During the ’80s and ’90s, African artists were tasked with making Hollywood movie posters seem as exciting as possible, regardless of plot. Not only that, a fair share of the time they were creating promotional material for films they hadn’t even see. Their works had to sell tickets, so if the movie was said to be gory, the poster had to be the goriest (we’re talking skulls, blood, skulls dripping blood, crushed skulls, etc).
Arguably most of these hand-painted posters were produced in Ghana. “World cinema is a lingua franca we all understand,” Los Angeles Ernie Wolfe art dealer and collector told The Atlantic. He first noted these unusual cinema advertisements while traveling in the country in 1990. “These posters appeal to people because [they] invite this really incredible dialogue—a comparison between what you know of a film and how the painter imagined it. And they’re also just really good art.”

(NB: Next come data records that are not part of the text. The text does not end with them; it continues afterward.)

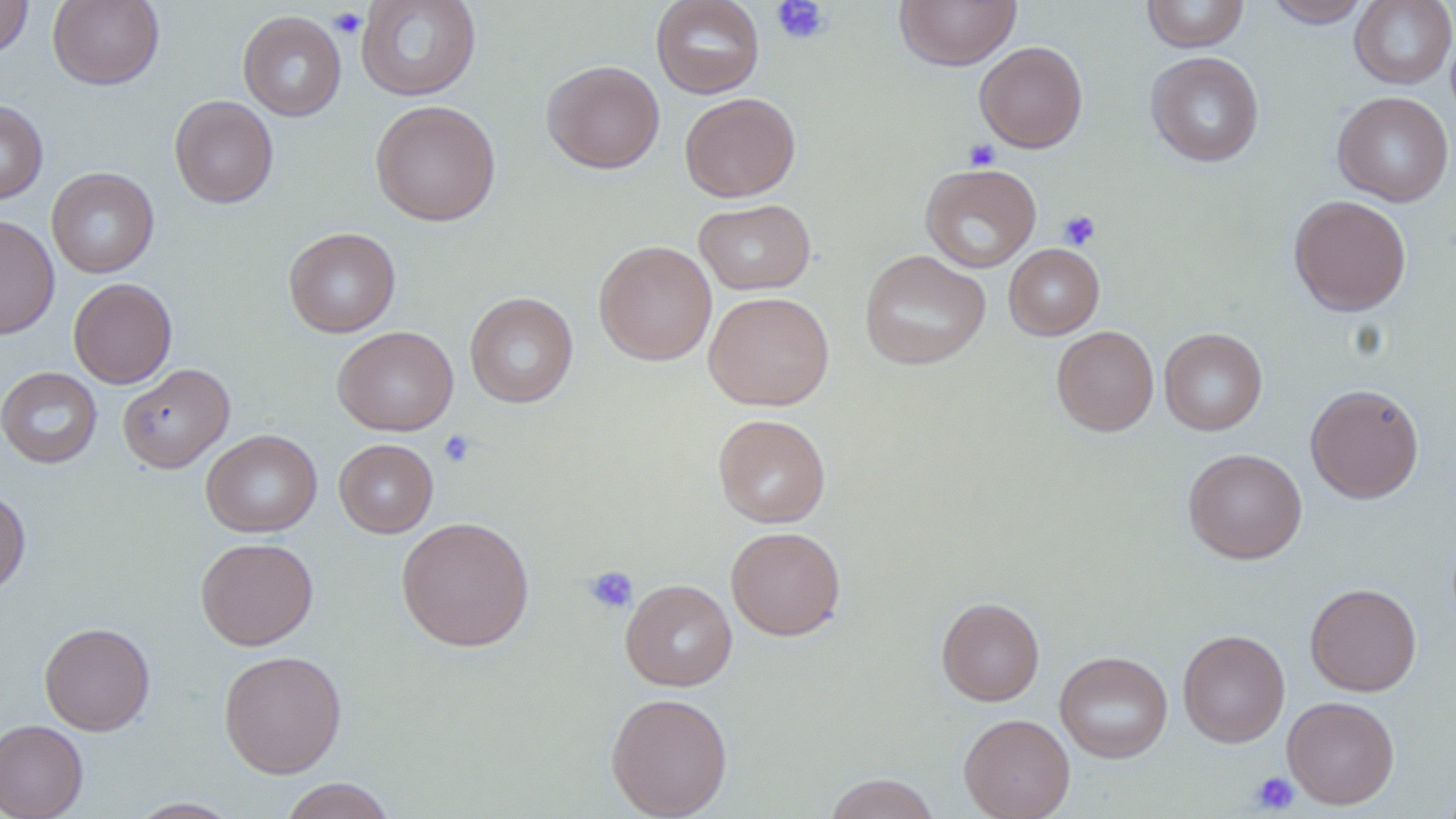
Approximate bounding boxes as named x1/y1/x2/y2 corners in pixels. Platelet locations: (x1=771, y1=0, x2=830, y2=45), (x1=328, y1=7, x2=366, y2=39), (x1=963, y1=139, x2=1001, y2=172), (x1=1058, y1=209, x2=1101, y2=250), (x1=438, y1=430, x2=477, y2=467), (x1=584, y1=566, x2=638, y2=614), (x1=1249, y1=771, x2=1300, y2=814). Uninfected red blood cell locations: (x1=47, y1=0, x2=164, y2=90), (x1=356, y1=0, x2=482, y2=101), (x1=650, y1=0, x2=765, y2=99), (x1=894, y1=0, x2=1022, y2=71), (x1=1141, y1=0, x2=1250, y2=52), (x1=1263, y1=0, x2=1372, y2=28), (x1=1349, y1=0, x2=1456, y2=89), (x1=0, y1=1, x2=33, y2=58), (x1=238, y1=10, x2=347, y2=121), (x1=975, y1=41, x2=1088, y2=152), (x1=1146, y1=51, x2=1265, y2=167), (x1=542, y1=60, x2=664, y2=173), (x1=1332, y1=91, x2=1454, y2=207), (x1=680, y1=93, x2=801, y2=202), (x1=169, y1=95, x2=279, y2=208), (x1=0, y1=99, x2=48, y2=205), (x1=370, y1=99, x2=501, y2=226), (x1=920, y1=163, x2=1041, y2=273), (x1=47, y1=167, x2=159, y2=278), (x1=1288, y1=195, x2=1412, y2=316), (x1=694, y1=199, x2=816, y2=295), (x1=0, y1=215, x2=60, y2=339), (x1=284, y1=227, x2=401, y2=338), (x1=594, y1=240, x2=717, y2=365), (x1=1004, y1=244, x2=1104, y2=339), (x1=859, y1=250, x2=991, y2=370), (x1=68, y1=278, x2=177, y2=388), (x1=704, y1=290, x2=834, y2=411), (x1=465, y1=291, x2=578, y2=408), (x1=332, y1=326, x2=459, y2=436), (x1=1051, y1=326, x2=1159, y2=436), (x1=1159, y1=328, x2=1267, y2=435), (x1=117, y1=363, x2=234, y2=474), (x1=0, y1=366, x2=102, y2=468), (x1=1305, y1=383, x2=1425, y2=504), (x1=713, y1=413, x2=830, y2=528), (x1=200, y1=429, x2=322, y2=537), (x1=334, y1=438, x2=438, y2=538), (x1=1183, y1=448, x2=1307, y2=564), (x1=0, y1=488, x2=31, y2=597), (x1=396, y1=516, x2=534, y2=651), (x1=726, y1=525, x2=846, y2=640), (x1=196, y1=537, x2=318, y2=650), (x1=620, y1=579, x2=736, y2=692), (x1=1305, y1=582, x2=1421, y2=696), (x1=936, y1=596, x2=1044, y2=706), (x1=40, y1=622, x2=155, y2=736), (x1=1178, y1=629, x2=1289, y2=747), (x1=218, y1=649, x2=347, y2=778), (x1=1054, y1=651, x2=1173, y2=763), (x1=605, y1=692, x2=733, y2=819), (x1=1283, y1=695, x2=1400, y2=808), (x1=959, y1=713, x2=1075, y2=819), (x1=0, y1=719, x2=88, y2=819), (x1=823, y1=773, x2=942, y2=819), (x1=277, y1=777, x2=399, y2=819), (x1=127, y1=798, x2=242, y2=818). Slide-level diagnosis: no evidence of blood parasites. Image is 1456×819 pixels. Optical microscopy. Thin blood smear. One field of a larger specimen. 1000x magnification. May-Grünwald-Giemsa stain.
Classify this cell by malaria status.
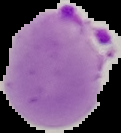
It is parasitized.

preparation = thin blood film
image type = segmented cell region on a black background
image size = 121×133 pixels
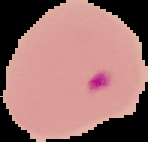
Malaria status: parasitized. Image is 148×142 pixels. The area outside the segmented cell region is set to black. From a thin blood smear.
Report the malaria status of this cell.
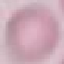

Uninfected.

Thin blood film. Giemsa stain. Cell patch, automatically extracted from a larger field of view and resized to 64 × 64 pixels. Photographed with a smartphone camera at the microscope eyepiece.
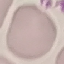

malaria status = uninfected
image type = automatically extracted cell patch, resized to 64 × 64 pixels
preparation = thin blood smear
capture = smartphone through the microscope eyepiece
stain = Giemsa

During the military dictatorships of the 1970s and ’80s, restrictive laws cut off the importation of the large-scale offset printing presses, usually used for poster making everywhere else in the world. Because of that, Ghanaians hand-crafted movie posters and other signage well into the 1990s.
The only restriction was the size of the canvases. Any particular one had to fit on one side of a 50kg flour bag or two sides stitched together. Apart from that, there were no limits.
However, with changes in political climate and technology, the hand-crafted posters eventually became obsolete. Until art collectors from the West took an interest. Now, rare vintage works are being sold for as much as $15,000. As the new global market opened, local artists started to create these posters anew.